Newer combination antibiotics such as Septrin, a combination of trimethoprim and sulphamethoxazole, sometimes known as co-trimoxazole, have been linked with disfiguring skin rashes and blisters (Ind J Derm, 1982; 48: 207-8; Br J Dermatol, 1987; 116: 241-2; Dermatol, 1986; 172: 230-1), and a host of HIV-like symptoms including anemia, loss of appetite, nausea, vomiting, numbness, convulsions, chills, fever, swollen glands and ulcers in the mouth, eyes and urethra. Its use has also been associated with adverse effects on kidney function in renal transplant patients (Lancet, 1984; i: 394-5).
There has been a suggested link between antibiotic use, particularly the penicillins, and the development of diabetes (Lisa Landymore-Lim, Poisonous Prescriptions, 1992, PODD), epileptic seizures (J Neurosurg, 1993; 78(6): 938-43) and Crohn’s disease (Hepato-Gasteroenterol, 1994; 41(6): 549-51). Antibiotic eyedrops have been shown to cause aplastic anemia (Drug Safety, 1996; 14(5): 273-6; Br J Opthamol, 1996; 80(2): 182-4).

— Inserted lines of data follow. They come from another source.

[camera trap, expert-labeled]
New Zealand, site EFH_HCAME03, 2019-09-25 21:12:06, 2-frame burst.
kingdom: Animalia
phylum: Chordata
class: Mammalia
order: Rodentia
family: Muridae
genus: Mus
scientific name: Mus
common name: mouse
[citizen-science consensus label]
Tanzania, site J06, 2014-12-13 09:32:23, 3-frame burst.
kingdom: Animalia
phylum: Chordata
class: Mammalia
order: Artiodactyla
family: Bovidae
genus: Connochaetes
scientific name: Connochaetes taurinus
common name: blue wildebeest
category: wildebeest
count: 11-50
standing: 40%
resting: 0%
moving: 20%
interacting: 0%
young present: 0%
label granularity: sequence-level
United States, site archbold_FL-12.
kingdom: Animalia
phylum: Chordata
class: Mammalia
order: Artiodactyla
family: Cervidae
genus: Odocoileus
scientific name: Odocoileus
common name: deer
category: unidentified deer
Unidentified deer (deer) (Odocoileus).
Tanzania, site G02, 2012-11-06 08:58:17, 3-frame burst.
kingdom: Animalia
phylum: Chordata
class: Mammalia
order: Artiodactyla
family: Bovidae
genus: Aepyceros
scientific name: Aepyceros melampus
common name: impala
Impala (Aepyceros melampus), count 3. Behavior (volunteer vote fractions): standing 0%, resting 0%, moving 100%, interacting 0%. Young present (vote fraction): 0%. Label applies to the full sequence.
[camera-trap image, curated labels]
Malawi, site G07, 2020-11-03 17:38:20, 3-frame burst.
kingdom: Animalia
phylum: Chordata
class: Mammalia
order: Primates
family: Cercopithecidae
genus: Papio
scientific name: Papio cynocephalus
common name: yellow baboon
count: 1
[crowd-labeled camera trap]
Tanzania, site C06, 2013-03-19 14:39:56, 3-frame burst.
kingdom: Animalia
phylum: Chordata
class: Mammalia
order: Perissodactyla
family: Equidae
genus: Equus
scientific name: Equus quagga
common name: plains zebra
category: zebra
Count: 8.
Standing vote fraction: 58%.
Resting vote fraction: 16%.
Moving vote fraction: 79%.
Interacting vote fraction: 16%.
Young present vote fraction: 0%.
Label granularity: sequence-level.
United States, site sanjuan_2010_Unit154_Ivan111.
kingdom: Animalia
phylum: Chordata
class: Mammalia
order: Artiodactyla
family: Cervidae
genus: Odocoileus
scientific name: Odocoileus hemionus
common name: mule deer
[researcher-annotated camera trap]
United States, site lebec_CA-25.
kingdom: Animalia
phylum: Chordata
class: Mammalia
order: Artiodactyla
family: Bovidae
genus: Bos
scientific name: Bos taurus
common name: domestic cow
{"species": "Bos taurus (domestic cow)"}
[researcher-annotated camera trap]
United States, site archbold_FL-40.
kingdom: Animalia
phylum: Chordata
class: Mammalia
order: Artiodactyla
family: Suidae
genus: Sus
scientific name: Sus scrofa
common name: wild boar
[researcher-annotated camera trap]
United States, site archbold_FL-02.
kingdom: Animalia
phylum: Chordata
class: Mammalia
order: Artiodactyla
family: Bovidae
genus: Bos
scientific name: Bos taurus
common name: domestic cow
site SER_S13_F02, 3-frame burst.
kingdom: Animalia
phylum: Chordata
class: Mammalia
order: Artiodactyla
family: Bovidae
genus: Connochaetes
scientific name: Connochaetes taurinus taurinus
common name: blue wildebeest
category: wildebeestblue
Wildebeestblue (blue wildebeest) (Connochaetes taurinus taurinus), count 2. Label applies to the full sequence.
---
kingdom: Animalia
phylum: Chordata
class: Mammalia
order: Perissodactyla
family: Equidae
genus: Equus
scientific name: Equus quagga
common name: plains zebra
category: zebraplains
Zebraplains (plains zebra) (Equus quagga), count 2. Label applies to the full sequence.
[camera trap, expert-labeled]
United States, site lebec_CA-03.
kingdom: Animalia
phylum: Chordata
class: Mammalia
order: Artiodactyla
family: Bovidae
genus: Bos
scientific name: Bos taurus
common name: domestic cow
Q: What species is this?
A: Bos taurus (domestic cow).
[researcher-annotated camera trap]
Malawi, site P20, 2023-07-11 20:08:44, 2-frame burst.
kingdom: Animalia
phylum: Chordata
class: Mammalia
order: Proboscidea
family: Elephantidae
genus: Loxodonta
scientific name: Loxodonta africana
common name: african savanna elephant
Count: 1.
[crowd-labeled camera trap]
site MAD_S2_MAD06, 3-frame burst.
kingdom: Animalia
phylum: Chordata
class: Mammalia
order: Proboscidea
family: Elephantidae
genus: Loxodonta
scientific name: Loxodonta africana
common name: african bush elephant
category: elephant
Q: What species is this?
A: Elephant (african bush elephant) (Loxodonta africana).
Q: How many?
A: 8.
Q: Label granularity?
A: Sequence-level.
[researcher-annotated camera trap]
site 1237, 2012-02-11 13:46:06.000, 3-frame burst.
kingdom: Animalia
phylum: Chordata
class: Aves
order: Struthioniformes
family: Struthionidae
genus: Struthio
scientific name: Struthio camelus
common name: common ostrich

Children are on the receiving end of so many antibiotics these days. One of the most disturbing links are those between antibiotic use and possible brain damage. Recently a survey of youngsters between the age of 1 and 12 years by the Developmental Delay Registry has found that those who had taken more than 20 cycles of antibiotics in their lifetime were 50 per cent more likely to suffer developmental delays. Children who have had three rounds or fewer were half as likely to become developmentally delayed (Townsend Letter for Doctors, October 1995).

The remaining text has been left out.